## Task objective
Set out the records again, keeping every word as it is.

## Input data
+-------+
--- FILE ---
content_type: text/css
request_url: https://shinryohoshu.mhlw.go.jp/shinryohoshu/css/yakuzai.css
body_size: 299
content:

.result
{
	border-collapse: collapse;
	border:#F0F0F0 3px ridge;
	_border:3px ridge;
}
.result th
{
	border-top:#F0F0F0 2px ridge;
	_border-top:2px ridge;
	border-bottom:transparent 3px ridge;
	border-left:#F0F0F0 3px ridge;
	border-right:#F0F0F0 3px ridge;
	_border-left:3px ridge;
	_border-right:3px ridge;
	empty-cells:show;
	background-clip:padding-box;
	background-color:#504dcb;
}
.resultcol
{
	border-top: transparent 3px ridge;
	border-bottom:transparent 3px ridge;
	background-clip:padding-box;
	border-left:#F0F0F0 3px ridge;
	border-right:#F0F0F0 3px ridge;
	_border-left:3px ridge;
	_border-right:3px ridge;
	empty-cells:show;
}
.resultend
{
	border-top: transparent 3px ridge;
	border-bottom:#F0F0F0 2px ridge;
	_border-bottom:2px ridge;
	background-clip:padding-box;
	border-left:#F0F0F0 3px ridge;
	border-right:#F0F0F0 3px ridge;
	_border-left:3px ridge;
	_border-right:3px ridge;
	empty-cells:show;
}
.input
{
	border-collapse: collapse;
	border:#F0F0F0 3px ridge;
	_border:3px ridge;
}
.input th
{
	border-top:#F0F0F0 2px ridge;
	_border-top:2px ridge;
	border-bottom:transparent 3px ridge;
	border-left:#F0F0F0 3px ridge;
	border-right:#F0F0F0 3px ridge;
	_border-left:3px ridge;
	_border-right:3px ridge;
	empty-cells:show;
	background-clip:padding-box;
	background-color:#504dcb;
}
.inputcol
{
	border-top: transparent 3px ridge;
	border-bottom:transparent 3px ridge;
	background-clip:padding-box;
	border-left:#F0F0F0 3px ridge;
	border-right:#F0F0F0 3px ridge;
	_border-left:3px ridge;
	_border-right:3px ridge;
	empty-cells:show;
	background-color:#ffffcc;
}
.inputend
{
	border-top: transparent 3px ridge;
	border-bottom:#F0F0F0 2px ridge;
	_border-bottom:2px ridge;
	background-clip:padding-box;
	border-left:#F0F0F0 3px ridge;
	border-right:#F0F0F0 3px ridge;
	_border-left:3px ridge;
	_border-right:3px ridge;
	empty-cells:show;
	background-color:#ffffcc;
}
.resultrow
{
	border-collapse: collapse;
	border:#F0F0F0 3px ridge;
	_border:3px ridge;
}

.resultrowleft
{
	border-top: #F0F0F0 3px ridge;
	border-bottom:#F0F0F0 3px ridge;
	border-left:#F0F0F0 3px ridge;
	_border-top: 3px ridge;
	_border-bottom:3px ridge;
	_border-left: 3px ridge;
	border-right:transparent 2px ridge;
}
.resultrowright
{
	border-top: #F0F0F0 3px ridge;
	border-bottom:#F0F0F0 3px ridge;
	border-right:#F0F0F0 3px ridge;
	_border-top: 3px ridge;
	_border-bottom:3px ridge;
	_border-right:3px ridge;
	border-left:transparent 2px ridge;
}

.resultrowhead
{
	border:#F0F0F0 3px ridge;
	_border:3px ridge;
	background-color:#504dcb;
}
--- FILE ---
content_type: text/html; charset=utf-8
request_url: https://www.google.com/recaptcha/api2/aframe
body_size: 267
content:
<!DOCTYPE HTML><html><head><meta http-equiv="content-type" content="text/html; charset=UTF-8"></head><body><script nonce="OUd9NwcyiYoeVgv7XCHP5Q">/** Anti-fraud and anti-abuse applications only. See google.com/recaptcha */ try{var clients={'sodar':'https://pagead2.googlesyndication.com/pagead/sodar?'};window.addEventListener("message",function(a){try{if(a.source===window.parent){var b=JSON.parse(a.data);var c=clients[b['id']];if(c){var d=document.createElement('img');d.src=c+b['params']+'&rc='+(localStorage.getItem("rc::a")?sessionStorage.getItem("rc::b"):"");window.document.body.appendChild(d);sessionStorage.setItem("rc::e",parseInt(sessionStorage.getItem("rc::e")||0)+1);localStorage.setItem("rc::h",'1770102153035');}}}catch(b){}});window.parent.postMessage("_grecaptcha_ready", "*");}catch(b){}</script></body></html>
+-------+
## Response
--- FILE ---
content_type: text/css
request_url: https://shinryohoshu.mhlw.go.jp/shinryohoshu/css/yakuzai.css
body_size: 299
content:

.result
{
	border-collapse: collapse;
	border:#F0F0F0 3px ridge;
	_border:3px ridge;
}
.result th
{
	border-top:#F0F0F0 2px ridge;
	_border-top:2px ridge;
	border-bottom:transparent 3px ridge;
	border-left:#F0F0F0 3px ridge;
	border-right:#F0F0F0 3px ridge;
	_border-left:3px ridge;
	_border-right:3px ridge;
	empty-cells:show;
	background-clip:padding-box;
	background-color:#504dcb;
}
.resultcol
{
	border-top: transparent 3px ridge;
	border-bottom:transparent 3px ridge;
	background-clip:padding-box;
	border-left:#F0F0F0 3px ridge;
	border-right:#F0F0F0 3px ridge;
	_border-left:3px ridge;
	_border-right:3px ridge;
	empty-cells:show;
}
.resultend
{
	border-top: transparent 3px ridge;
	border-bottom:#F0F0F0 2px ridge;
	_border-bottom:2px ridge;
	background-clip:padding-box;
	border-left:#F0F0F0 3px ridge;
	border-right:#F0F0F0 3px ridge;
	_border-left:3px ridge;
	_border-right:3px ridge;
	empty-cells:show;
}
.input
{
	border-collapse: collapse;
	border:#F0F0F0 3px ridge;
	_border:3px ridge;
}
.input th
{
	border-top:#F0F0F0 2px ridge;
	_border-top:2px ridge;
	border-bottom:transparent 3px ridge;
	border-left:#F0F0F0 3px ridge;
	border-right:#F0F0F0 3px ridge;
	_border-left:3px ridge;
	_border-right:3px ridge;
	empty-cells:show;
	background-clip:padding-box;
	background-color:#504dcb;
}
.inputcol
{
	border-top: transparent 3px ridge;
	border-bottom:transparent 3px ridge;
	background-clip:padding-box;
	border-left:#F0F0F0 3px ridge;
	border-right:#F0F0F0 3px ridge;
	_border-left:3px ridge;
	_border-right:3px ridge;
	empty-cells:show;
	background-color:#ffffcc;
}
.inputend
{
	border-top: transparent 3px ridge;
	border-bottom:#F0F0F0 2px ridge;
	_border-bottom:2px ridge;
	background-clip:padding-box;
	border-left:#F0F0F0 3px ridge;
	border-right:#F0F0F0 3px ridge;
	_border-left:3px ridge;
	_border-right:3px ridge;
	empty-cells:show;
	background-color:#ffffcc;
}
.resultrow
{
	border-collapse: collapse;
	border:#F0F0F0 3px ridge;
	_border:3px ridge;
}

.resultrowleft
{
	border-top: #F0F0F0 3px ridge;
	border-bottom:#F0F0F0 3px ridge;
	border-left:#F0F0F0 3px ridge;
	_border-top: 3px ridge;
	_border-bottom:3px ridge;
	_border-left: 3px ridge;
	border-right:transparent 2px ridge;
}
.resultrowright
{
	border-top: #F0F0F0 3px ridge;
	border-bottom:#F0F0F0 3px ridge;
	border-right:#F0F0F0 3px ridge;
	_border-top: 3px ridge;
	_border-bottom:3px ridge;
	_border-right:3px ridge;
	border-left:transparent 2px ridge;
}

.resultrowhead
{
	border:#F0F0F0 3px ridge;
	_border:3px ridge;
	background-color:#504dcb;
}
--- FILE ---
content_type: text/html; charset=utf-8
request_url: https://www.google.com/recaptcha/api2/aframe
body_size: 267
content:
<!DOCTYPE HTML><html><head><meta http-equiv="content-type" content="text/html; charset=UTF-8"></head><body><script nonce="OUd9NwcyiYoeVgv7XCHP5Q">/** Anti-fraud and anti-abuse applications only. See google.com/recaptcha */ try{var clients={'sodar':'https://pagead2.googlesyndication.com/pagead/sodar?'};window.addEventListener("message",function(a){try{if(a.source===window.parent){var b=JSON.parse(a.data);var c=clients[b['id']];if(c){var d=document.createElement('img');d.src=c+b['params']+'&rc='+(localStorage.getItem("rc::a")?sessionStorage.getItem("rc::b"):"");window.document.body.appendChild(d);sessionStorage.setItem("rc::e",parseInt(sessionStorage.getItem("rc::e")||0)+1);localStorage.setItem("rc::h",'1770102153035');}}}catch(b){}});window.parent.postMessage("_grecaptcha_ready", "*");}catch(b){}</script></body></html>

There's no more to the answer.